Banned Books Are Cool
September 29th, 2008
No, I don't mean it. Banned books aren't cool. I mean, the banning isn't cool. But the books? Well, in the words of Judith Krug, director of ALA's Office for Intellectual Freedom, "These are books that say something, that are meaningful to who we are and what we are."
Which is, you know, very cool indeed.
To continue my celebration of Banned Books Week, here are a few more things worth checking out:
- AL Focus has posted yet another amusing video, this one in honor of Banned Books Week.
- Little Willow has posted some nice ruminations on banned books: the chasm between exercising discretion in your own reading and forcing your personal choices on others, the role of ageism in book challenges, and her personal favorite banned books.
- The 100 Most Frequently Challenged Books of 1990-2000 are represented visually in this short video. (Via Bookshelves of Doom.)
- For a global cross-section of banned books, check out LibraryThing's Banned Books Library. Currently, it includes just under 700 books that have been banned somewhere around the world. In addition to the usual bibliographic information, there's info about the cited reasons for banning. (Via Abby the Librarian.)


Do you ever feel that banned books are trumpeted at the expense of other, better books, just for the fact that they are banned?
Challenged books just feel so...arbitrary, to me. I recently read Fancy White Trash, and there were a couple of gaybashing scenes* that were frankly, ridiculous and in bad taste. How come nobody's screaming about that one, yet? Is it because it's fairly low on the literary merit pole?
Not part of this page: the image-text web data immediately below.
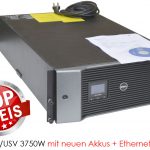 Dell_3750W_H952N_UPS_1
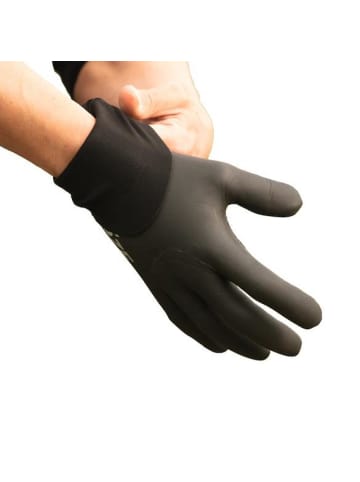 Velotoze VeloToze Handschuhe wasserdicht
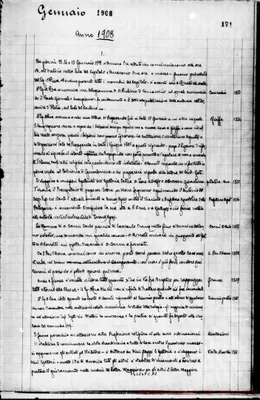 Fotogramma C 12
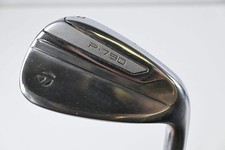 Taylormade P790 2019 Pitching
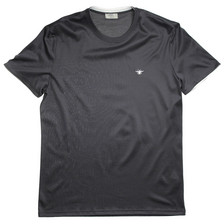 Dior T-Shirt / Antracite
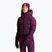 Дамски скиорски гащеризон Protest PRTBuena Zipshift current purple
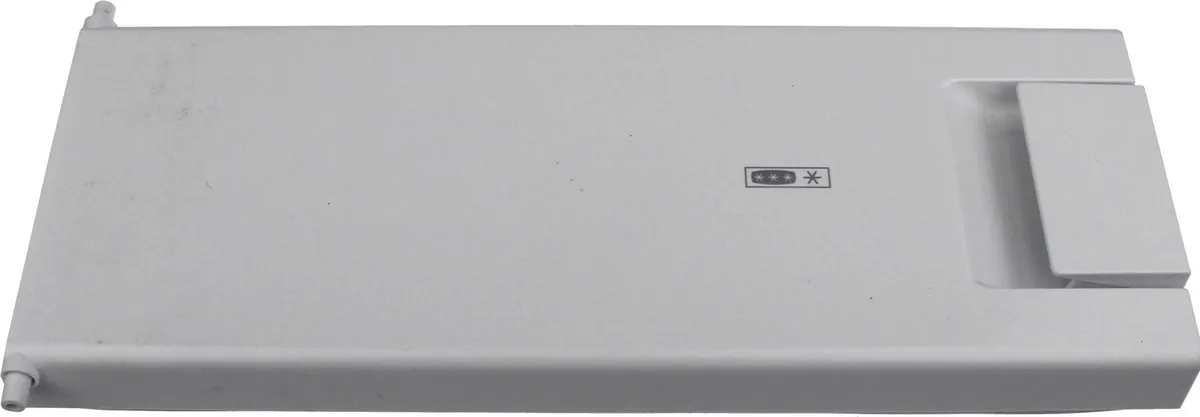 Whirlpool Diepvriesdeurtje 481244069331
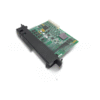 IC697BEM742-EB Genius Bus Controller for GE Fanuc Series 90-70 PLC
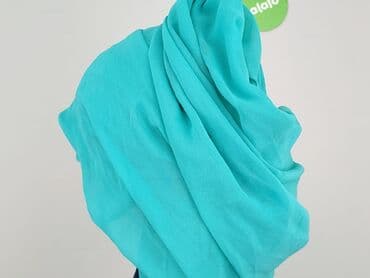 sukienki szafirowe: Laura Scott, Sukienka damska, S — 5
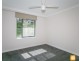 32/118 Mounts Bay Road, Perth WA 6000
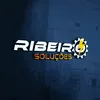 ribeirosolucoes25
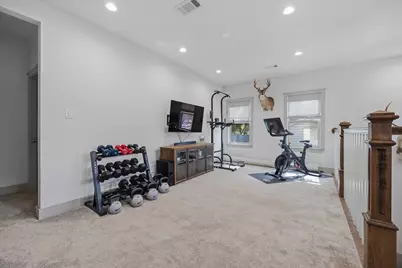 3328 W 5th Street, Fort Worth, TX 76107 - Photo 23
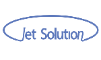 JetSolution сыворотки для JetPeel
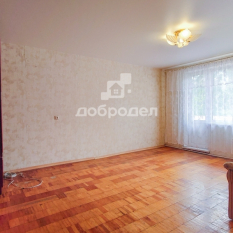 2-к квартира | 42.70 м² | 5 - 9 эт. 01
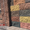 Блоки цементно песчаные демлер в Бресте - Изображение #2, Объявление #1279373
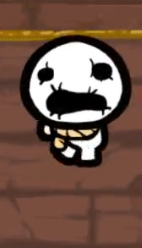 Eternal Greed.png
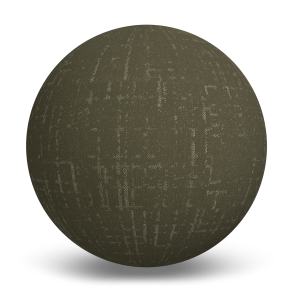 Venture Carpets Celeste 40261 Signe 30135 Texture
*The Gay Best Friend (tm) was showered in [metal adult implements] at prom. A friend and I have taken the phrase "Showered in [metal adult implements]" to refer to any incident in a YA novel in which logic is stretched like so much silly putty.
Hi Rie, I do think there's a mystique about banned books, and they certainly get more hype because of their challenged status. However, something that nearly all of the most-challenged books have in common is that they're of high literary quality and/or popularity.
They are, for the most part, books that have stayed in print over time, often over the course of decades (no mean feat). They are often books that are part of a school's curriculum, whether as required or recommended reading. They are books that are more widely reviewed and publicized, for their quality and/or innovation, not their "offensive" content. In all these ways, they get on more people's radar and therefore rub more people the wrong way—some enough to challenge them.
In other words, these "banned books" were being trumpeted before they were ever challenged—just not for the same reasons.
You know, that correlation hadn't quite clicked in my head. Thank you! I see now that the reason these books get around is because they were of literary merit in their own right, and thus people have more chance of being exposed to them.
I always liked that quote from Juniper, Gentian, and Rosemary by Pamela Dean:
“The library was one of Gentian’s favorite places in the school…it had tables, chairs, cushions, and a great many books, as well as a librarian who put a shelf of banned books right at the entrance with notices exhorting one to read them…She found the Newberry Award a better guide to what was good to read; as Becky said, some banned books were boring, some were absurd, and some were contemptible, but she didn’t see why somebody else should decide any of those things.” (Dean, 1999, p. 135)
In some "tales from library school" news, my pro-book-banning classmate who admitted that he would hide/destroy books that he didn't think the public should get their hands on has been topped. There is a student in my Research Methods class who doesn't believe in social science research...
Sigh. I do believe that most challenges are born of good intentions, particularly the desire to protect others (especially children) from "bad" ideas, but at the same time I don't have much patience for, say, folks who steal/hide/destroy library books to make them unavailable for other patrons. At the very least, citizens who file formal challenges deserve credit for playing by the rules—by which I mean the law.
What's your classmate's objection to social science research? I'm totally flummoxed by that one.
It's complicated, but from what I understand she believes that nobody can measure the entire population and thus all research is fallacious. She's also offended that people with money twist the numbers to make even more money. There was a bit in there about what really matters can't be measured by statistics, but I don't want to put word in her mouth as I can't remember her exact phrases for that.
TL;DR version: She doesn't believe that you can measure truth, so you shouldn't even make an attempt.
Addendum: Fancy White Trash wasn't on my radar, but based on what you've said: ew, blech. And, you know, perhaps it's just a matter of time before someone files a challenge...
See also http://preview.tinyurl.com/sowell for a different point of view.
Thanks for the alternative perspective, Dan!
Thank you so much for the link! I really hope people think before they dismiss books, much less condemn them.
Me, too! It particularly galls me when I hear about people objecting to books based on isolated passages or even just on hearsay. Context is (almost) everything.